Taiwan has no need for quantitative easing and current monetary policy is loose enough to support economic growth, central bank Governor Perng Fai-nan (彭淮南) said yesterday, hinting that interest rates might remain unchanged when the bank’s board reviews its rate policy today.
“Taiwan will not make a splash, given its small size, if it embarks on quantitative easing,” Perng told the legislature’s Finance Committee, adding that he has never seen small countries print money to stimulate growth.
However, the nation’s economy is susceptible to quantitative easing adopted by major economies, as seen in the recent drastic financial market fluctuations and hot money flows, he said.
Photo: Liu Hsin-de, Taipei Times
Perng did not show any signs that he might be willing to reduce the rediscount rate from 1.875 percent to help the economy, saying only that he would respect the opinions of all board members.
The central bank has held interest rates unchanged for 16 consecutive quarters.

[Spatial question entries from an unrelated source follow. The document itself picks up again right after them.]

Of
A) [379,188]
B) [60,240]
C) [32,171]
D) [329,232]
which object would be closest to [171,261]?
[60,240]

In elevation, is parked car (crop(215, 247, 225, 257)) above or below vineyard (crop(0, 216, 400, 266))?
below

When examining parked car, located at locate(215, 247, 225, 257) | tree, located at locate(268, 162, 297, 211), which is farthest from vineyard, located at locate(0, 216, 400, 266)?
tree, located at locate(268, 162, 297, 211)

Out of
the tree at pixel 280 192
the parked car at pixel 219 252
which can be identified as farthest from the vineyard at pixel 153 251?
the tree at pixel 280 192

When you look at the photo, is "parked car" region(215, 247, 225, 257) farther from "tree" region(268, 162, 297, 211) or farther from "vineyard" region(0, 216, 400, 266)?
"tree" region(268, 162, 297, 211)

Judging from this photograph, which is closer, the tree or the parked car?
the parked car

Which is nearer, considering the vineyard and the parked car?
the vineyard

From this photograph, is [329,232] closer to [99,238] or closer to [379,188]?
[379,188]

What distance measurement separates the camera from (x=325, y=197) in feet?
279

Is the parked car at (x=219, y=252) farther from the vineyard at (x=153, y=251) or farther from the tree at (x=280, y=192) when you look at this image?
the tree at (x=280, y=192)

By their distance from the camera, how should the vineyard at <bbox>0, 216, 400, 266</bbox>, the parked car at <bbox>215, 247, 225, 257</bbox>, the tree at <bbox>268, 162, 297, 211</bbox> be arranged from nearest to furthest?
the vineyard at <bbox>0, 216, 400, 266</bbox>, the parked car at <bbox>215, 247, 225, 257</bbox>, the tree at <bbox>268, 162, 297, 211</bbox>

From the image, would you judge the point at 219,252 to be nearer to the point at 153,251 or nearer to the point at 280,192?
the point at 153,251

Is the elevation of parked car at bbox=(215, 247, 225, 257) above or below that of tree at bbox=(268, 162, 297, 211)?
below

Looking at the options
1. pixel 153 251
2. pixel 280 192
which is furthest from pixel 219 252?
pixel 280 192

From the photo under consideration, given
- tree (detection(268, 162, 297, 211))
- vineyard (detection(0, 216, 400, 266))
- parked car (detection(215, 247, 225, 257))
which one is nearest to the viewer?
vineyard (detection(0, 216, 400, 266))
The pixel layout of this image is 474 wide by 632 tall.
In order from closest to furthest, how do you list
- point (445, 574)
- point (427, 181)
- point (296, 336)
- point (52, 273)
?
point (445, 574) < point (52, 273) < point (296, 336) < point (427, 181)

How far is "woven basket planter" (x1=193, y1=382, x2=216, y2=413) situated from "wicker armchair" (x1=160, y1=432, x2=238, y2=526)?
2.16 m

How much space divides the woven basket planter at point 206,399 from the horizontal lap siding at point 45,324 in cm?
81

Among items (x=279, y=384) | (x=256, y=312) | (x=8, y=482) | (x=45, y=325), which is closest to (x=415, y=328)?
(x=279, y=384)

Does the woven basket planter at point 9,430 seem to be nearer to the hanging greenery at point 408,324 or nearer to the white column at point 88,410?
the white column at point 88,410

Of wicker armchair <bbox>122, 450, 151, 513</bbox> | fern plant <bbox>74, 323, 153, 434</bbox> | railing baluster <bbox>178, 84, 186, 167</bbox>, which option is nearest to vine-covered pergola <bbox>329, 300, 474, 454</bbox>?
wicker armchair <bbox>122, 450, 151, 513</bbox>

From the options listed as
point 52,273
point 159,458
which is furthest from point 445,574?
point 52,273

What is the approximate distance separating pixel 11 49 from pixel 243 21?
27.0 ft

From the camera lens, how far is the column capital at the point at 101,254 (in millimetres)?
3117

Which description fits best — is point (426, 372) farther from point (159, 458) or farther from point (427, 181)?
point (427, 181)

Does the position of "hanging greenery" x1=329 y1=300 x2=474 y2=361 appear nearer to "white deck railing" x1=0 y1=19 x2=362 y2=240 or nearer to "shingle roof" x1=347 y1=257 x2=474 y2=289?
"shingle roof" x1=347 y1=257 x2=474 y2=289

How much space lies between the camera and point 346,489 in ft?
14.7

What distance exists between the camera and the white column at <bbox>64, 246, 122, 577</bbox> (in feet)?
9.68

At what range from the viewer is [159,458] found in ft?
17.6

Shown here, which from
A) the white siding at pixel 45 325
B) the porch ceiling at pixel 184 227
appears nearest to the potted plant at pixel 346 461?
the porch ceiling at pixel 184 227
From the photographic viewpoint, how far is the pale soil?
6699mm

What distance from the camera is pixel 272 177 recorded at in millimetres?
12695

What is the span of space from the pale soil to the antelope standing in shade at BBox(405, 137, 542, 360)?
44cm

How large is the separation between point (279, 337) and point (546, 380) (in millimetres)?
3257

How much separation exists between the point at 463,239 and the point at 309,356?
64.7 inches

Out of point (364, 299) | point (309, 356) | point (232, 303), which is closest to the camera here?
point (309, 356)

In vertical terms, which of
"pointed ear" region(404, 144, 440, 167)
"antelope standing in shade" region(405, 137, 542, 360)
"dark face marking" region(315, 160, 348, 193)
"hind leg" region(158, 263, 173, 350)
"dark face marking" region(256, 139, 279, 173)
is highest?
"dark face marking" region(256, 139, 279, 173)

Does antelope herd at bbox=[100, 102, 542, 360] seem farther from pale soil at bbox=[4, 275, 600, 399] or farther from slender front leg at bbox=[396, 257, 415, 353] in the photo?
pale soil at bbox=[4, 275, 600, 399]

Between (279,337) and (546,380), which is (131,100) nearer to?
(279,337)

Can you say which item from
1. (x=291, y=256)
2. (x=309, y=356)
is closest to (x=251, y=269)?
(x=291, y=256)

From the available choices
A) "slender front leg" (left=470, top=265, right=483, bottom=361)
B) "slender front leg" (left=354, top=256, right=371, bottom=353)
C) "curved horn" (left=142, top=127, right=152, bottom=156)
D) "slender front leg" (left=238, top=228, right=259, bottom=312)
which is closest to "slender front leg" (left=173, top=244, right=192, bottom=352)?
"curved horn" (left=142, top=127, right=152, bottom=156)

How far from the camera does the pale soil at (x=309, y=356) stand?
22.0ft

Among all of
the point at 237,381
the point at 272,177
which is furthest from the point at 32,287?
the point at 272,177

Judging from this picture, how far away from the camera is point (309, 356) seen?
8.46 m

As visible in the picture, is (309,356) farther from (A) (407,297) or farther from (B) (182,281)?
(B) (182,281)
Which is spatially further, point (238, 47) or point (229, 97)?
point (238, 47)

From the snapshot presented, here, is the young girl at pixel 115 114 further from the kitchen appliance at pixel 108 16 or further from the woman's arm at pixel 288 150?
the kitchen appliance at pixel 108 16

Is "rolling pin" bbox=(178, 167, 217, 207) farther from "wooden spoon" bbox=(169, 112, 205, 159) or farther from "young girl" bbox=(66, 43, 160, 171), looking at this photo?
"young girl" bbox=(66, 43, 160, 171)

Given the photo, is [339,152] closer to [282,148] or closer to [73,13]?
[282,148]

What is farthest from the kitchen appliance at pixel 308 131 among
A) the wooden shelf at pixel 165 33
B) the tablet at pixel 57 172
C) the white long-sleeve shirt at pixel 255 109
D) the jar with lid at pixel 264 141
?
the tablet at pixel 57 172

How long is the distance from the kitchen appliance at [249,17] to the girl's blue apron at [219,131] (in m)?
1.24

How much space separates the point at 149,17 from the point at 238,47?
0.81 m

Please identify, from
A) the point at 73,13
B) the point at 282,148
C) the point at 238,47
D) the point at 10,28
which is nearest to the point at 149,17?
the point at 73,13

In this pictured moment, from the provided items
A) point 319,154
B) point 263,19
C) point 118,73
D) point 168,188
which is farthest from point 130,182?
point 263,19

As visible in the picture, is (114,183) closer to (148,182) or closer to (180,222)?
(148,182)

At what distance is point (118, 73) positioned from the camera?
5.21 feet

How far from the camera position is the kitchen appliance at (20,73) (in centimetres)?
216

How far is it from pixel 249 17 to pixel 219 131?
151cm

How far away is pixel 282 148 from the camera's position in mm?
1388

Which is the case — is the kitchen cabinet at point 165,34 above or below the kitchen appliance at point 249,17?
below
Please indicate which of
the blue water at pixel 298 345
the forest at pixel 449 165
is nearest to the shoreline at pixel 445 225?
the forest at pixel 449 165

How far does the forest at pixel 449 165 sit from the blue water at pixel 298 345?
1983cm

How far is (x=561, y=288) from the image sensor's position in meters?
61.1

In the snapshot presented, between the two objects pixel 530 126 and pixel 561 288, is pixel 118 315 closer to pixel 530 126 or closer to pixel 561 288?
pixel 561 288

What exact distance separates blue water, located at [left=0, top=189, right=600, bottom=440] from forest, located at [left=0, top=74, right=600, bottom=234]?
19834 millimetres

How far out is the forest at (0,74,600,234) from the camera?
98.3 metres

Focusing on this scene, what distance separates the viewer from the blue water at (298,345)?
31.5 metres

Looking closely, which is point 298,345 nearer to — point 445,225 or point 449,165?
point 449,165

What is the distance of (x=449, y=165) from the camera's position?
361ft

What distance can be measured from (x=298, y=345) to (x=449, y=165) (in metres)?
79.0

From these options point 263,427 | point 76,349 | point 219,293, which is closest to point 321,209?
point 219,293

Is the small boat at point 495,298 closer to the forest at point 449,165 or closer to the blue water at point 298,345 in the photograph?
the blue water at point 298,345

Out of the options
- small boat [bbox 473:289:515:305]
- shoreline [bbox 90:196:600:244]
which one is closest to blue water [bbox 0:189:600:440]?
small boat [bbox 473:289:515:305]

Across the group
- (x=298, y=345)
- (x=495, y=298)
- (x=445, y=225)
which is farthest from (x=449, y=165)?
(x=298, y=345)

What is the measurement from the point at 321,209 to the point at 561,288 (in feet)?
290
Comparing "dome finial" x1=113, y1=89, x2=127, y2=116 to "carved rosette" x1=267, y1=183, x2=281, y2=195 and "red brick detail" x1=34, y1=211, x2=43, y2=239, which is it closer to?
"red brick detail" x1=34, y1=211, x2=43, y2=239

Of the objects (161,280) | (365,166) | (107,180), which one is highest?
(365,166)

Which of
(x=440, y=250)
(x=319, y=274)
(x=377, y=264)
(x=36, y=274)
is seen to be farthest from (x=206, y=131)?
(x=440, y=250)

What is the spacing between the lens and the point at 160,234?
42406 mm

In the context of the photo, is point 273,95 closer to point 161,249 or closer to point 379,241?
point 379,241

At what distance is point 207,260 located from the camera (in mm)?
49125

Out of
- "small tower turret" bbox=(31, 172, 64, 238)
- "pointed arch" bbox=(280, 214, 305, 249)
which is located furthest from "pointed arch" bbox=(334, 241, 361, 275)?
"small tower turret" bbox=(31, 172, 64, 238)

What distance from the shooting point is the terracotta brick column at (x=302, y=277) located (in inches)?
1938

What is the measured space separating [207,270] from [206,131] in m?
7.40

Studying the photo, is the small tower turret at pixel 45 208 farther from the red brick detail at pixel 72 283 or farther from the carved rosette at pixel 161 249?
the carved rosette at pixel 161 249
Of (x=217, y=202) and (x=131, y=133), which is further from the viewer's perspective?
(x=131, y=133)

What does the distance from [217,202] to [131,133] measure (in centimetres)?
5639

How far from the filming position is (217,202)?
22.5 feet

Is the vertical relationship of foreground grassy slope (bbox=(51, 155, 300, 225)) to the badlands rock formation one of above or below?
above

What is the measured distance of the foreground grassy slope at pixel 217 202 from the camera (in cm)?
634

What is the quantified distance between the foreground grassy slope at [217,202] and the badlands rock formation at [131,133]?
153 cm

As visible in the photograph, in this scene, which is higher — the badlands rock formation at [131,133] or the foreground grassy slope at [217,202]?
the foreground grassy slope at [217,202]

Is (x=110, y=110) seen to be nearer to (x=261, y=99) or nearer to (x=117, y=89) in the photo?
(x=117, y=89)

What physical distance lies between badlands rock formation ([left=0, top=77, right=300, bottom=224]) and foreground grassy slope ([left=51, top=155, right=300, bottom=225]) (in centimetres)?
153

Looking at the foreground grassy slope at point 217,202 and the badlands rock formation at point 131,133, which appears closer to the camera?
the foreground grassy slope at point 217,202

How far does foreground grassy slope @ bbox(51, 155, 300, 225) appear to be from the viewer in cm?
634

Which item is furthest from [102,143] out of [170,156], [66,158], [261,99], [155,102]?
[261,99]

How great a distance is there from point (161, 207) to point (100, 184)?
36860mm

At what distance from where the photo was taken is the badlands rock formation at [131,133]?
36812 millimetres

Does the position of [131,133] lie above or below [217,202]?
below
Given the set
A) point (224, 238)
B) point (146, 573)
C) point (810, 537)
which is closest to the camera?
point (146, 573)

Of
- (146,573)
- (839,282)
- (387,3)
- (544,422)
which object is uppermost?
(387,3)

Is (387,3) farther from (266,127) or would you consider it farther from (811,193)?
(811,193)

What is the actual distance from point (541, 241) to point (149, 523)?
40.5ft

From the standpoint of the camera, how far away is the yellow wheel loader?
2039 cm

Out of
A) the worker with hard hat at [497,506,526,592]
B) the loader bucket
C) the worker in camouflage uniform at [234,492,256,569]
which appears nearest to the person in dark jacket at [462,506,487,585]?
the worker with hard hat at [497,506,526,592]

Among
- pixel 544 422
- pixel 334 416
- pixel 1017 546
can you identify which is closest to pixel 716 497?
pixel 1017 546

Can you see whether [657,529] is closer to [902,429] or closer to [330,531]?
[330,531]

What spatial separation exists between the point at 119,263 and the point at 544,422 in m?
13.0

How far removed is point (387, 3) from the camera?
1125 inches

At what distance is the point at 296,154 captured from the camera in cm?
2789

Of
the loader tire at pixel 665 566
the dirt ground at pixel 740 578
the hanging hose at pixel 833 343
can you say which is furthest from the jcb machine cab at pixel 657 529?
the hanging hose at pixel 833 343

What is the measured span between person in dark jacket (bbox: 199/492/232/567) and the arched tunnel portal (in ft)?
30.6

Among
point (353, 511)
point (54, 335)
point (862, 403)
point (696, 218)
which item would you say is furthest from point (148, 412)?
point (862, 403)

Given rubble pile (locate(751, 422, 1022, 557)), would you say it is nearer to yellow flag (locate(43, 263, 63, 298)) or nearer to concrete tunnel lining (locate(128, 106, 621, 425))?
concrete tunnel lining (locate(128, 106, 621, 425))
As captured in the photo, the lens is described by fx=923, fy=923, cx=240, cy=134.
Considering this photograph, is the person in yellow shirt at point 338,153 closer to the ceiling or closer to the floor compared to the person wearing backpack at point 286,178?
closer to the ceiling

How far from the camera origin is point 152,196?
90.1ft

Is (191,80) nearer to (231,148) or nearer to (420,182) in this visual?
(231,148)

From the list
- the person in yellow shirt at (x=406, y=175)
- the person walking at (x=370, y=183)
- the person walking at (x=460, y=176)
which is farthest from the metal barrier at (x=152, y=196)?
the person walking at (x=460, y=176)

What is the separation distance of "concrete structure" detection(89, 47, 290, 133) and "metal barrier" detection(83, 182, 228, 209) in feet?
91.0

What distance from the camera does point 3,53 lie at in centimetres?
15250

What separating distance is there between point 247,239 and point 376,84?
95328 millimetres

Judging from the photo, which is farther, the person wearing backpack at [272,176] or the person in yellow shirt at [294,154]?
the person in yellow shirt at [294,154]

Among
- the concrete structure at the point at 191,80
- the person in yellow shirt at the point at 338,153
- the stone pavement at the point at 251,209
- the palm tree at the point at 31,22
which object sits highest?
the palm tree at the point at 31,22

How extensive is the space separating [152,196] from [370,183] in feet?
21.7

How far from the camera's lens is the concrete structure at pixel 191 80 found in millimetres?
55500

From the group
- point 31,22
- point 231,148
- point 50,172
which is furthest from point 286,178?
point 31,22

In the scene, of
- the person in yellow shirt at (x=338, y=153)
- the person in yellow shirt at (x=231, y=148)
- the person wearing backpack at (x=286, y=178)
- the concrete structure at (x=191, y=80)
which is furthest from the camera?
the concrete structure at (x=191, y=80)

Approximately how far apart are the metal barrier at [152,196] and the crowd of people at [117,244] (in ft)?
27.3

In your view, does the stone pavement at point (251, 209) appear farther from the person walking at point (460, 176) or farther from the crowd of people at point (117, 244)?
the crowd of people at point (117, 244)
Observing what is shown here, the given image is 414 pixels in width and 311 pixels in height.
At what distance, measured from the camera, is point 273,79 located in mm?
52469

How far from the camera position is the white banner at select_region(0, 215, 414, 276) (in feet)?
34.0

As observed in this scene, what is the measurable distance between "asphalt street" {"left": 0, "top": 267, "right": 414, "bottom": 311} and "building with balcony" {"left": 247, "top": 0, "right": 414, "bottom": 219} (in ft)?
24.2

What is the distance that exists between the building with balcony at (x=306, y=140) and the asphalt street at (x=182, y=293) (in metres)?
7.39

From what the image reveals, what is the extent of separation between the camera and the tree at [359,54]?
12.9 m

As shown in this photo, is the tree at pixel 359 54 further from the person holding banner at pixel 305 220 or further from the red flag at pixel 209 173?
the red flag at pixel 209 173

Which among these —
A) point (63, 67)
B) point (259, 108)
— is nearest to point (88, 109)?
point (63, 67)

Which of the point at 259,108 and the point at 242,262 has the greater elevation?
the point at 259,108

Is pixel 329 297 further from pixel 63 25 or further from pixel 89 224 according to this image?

Several pundits have called on the bank to be more accommodative, as its peers in China, South Korea and Japan have been, to keep Taiwanese exports competitive.
“Not all problems can be solved by monetary policies, though they can exert some influence over the short term,” Perng said.
A lack of external demand, not concerns about borrowing costs, is the main reason for sluggish private investment interest, he said.
The nation’s overconcentration on a few electronic sectors and heavy economic dependence on China make its growth vulnerable to global technology cycles and the ongoing slowdown in China, Perng said.
Taiwanese firms must diversify their products and export destinations to survive the headwinds from abroad, he said.
The government can lend a helping hand by adopting expansive fiscal policy, he said, citing the need for renovation work at the 36-year-old Taiwan Taoyuan International Airport.
His comments lent support to forecasts by some pundits that the central bank would stand pat the policy rates, but allow the New Taiwan dollar to weaken to bolster the economy.
The NT dollar yesterday lost 0.84 percent, or NT$0.279, to NT$33.25 against the US currency in Taipei trading, sinking to a six-and-a-half-year low. It was the second time this year that the NT dollar’s closing rate fell below the NT$33 mark, widely referred to as Perng’s defense line.
Combined turnover on the Taipei Foreign Exchange and Cosmos Foreign Exchange markets jumped to US$1.87 billion, from US$1.04 billion a day earlier.